The quantum internet will allow quantum-secure communication on a global scale. A new collaborative project between the UK and Canada, that has been awarded funding from the Quantum Communications Hub, will establish a key satellite link for quantum communication across the Atlantic.
Quantum key distribution (QKD) is a method for distributing encryption keys which is secure against eavesdropping or decryption. QKD is being rolled out worldwide across terrestrial, fibre-based networks. For intercontinental distances, QKD will have to rely on satellites, which exchange particles of light called photons with ground stations to generate the encryption keys.
The Quantum Encryption and Science Satellite (QEYSSat), led by the Canadian Space Agency and supported by researchers at the University of Waterloo, is currently on track to be launched into a low-earth orbit in early 2024. The new project awarded by the Hub to researchers at Heriot-Watt University will allow connections from UK-based ground stations to QEYSSat using a new high-rate entangled photon source.
Professor Thomas Jennewein, faculty member at the University of Waterloo’s Institute for Quantum Computing, and QEYSSat Science Team lead scientist said:
“I am very excited as this new collaborative project allows us to extend our Canadian network to our UK partners, who are developing innovative solutions for high-rate photon pair sources, and to also study the interface between satellite links and ground networks.”

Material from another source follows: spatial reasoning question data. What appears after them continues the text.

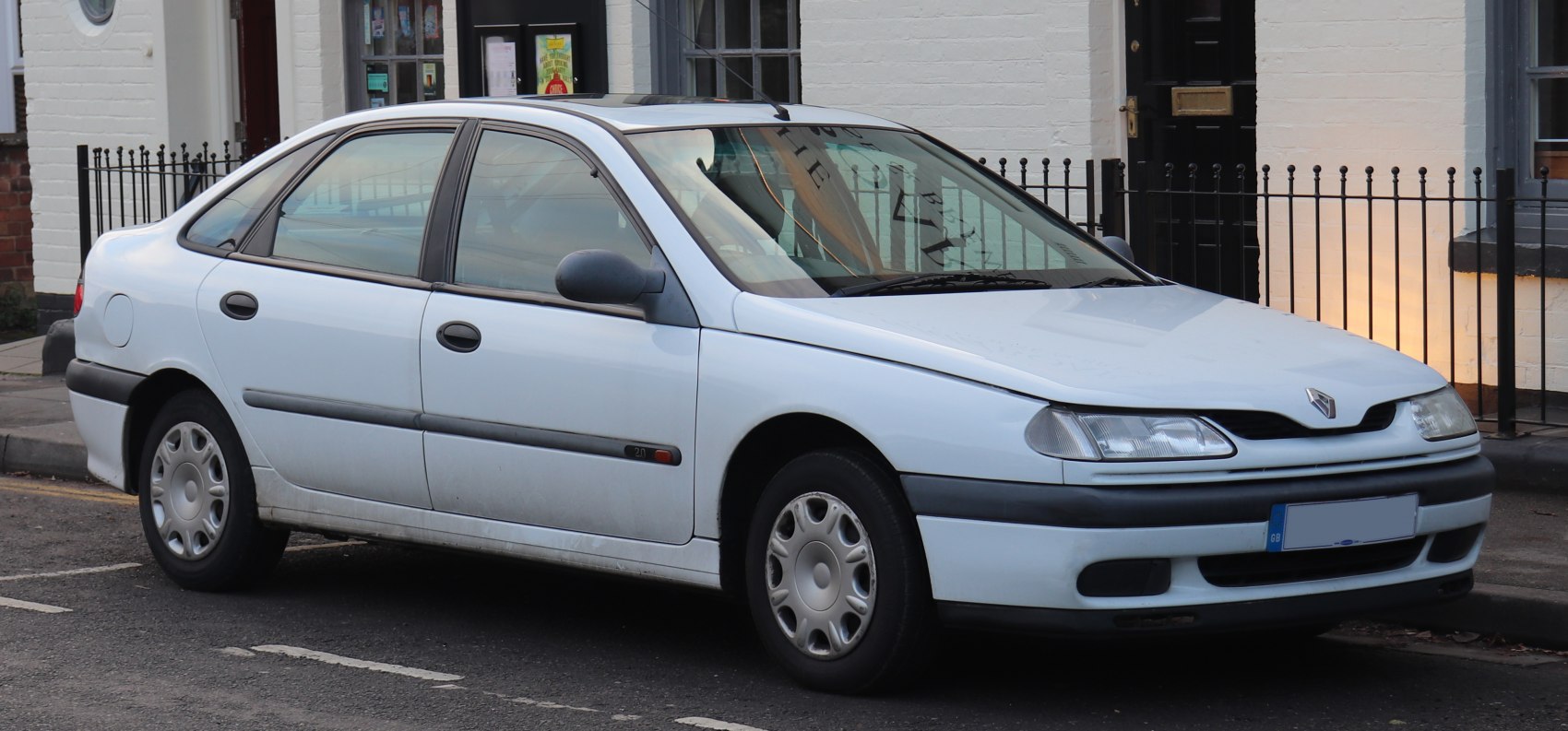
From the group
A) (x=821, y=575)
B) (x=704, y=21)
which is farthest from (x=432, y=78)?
(x=821, y=575)

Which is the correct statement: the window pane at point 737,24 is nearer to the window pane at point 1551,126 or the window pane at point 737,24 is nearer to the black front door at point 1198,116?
the black front door at point 1198,116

Quantum key distribution requires the exchange of individual photons—light particles—between sender and receiver. A unique feature of QEYSSat when compared to other quantum satellites is having the quantum receiver on the satellite. Putting sensitive detectors in space has challenges but enables photonic uplinks in addition to downlinks, which allows us to test how new quantum sources on the ground improve the uplink quality.
The research teams on both sides of the Atlantic will exploit the uplink feature and develop quantum sources capable of distributing pairs of entangled photons from the ground to QEYSSat, as well as simultaneously to remote terrestrial fibre networks. Entanglement is the unique property of quantum physics that gives correlations – stronger than any with which we are familiar in everyday life – between two or more quantum systems, even when these are separated by large distances. This correlation allows the ground stations, which are often located outside of cities to benefit from reduced levels of light pollution and atmospheric turbulence, to connect to metropolitan fibre networks, thus enabling truly intercontinental quantum networks between end users in the UK and Canada.
Professor Alessandro Fedrizzi, lead investigator for Heriot-Watt University said:
“The QEYSSat satellite will be one of the most advanced quantum satellites in orbit, and this new collaboration will allow us to conduct quantum experiments including secure encryption on a truly global scale.”
This project also augments the work already being carried out by the Quantum Communications Hub – funded through the UK National Quantum Technologies Programme – in its extensive programme of work on satellite QKD. The Hub, which includes Fedrizzi and his group in its investigating team, is developing a satellite QKD In-Orbit Demonstrator (IOD) which includes a CubeSat (small satellite) and an optical ground station, both of which will be fitted with Hub-developed quantum technologies. The technology developed through this project will directly complement the Hub’s IOD when this is launched later in the Hub project lifetime.
Further progress towards a global quantum secured communications network in space is being made through another on-going project that received funding bilaterally from the UK (via Innovate UK) and Canada (via Natural Sciences and Engineering Research Council of Canada) in November 2020, which will further expand the capabilities of the QEYSSat mission. The consortium project, ‘ReFQ’, which is jointly led by Quantum Communications Hub partners Craft Prospect (UK team) and the University of Waterloo (Canadian team together with Honeywell Canada, the Canadian Space Agency, and the University of Calgary), aims to integrate a source of quantum signals developed by Hub partners the Universities of Bristol and Strathclyde with a novel protocol devised by the University of Waterloo team. This system will enable the QEYSSat microsatellite to transmit quantum signals using auto-compensation that will simplify the alignment between space and ground quantum states. The transmitter will connect with ground stations on both sides of the Atlantic, acting as a proof-of-concept demonstration for a global quantum secured communications network.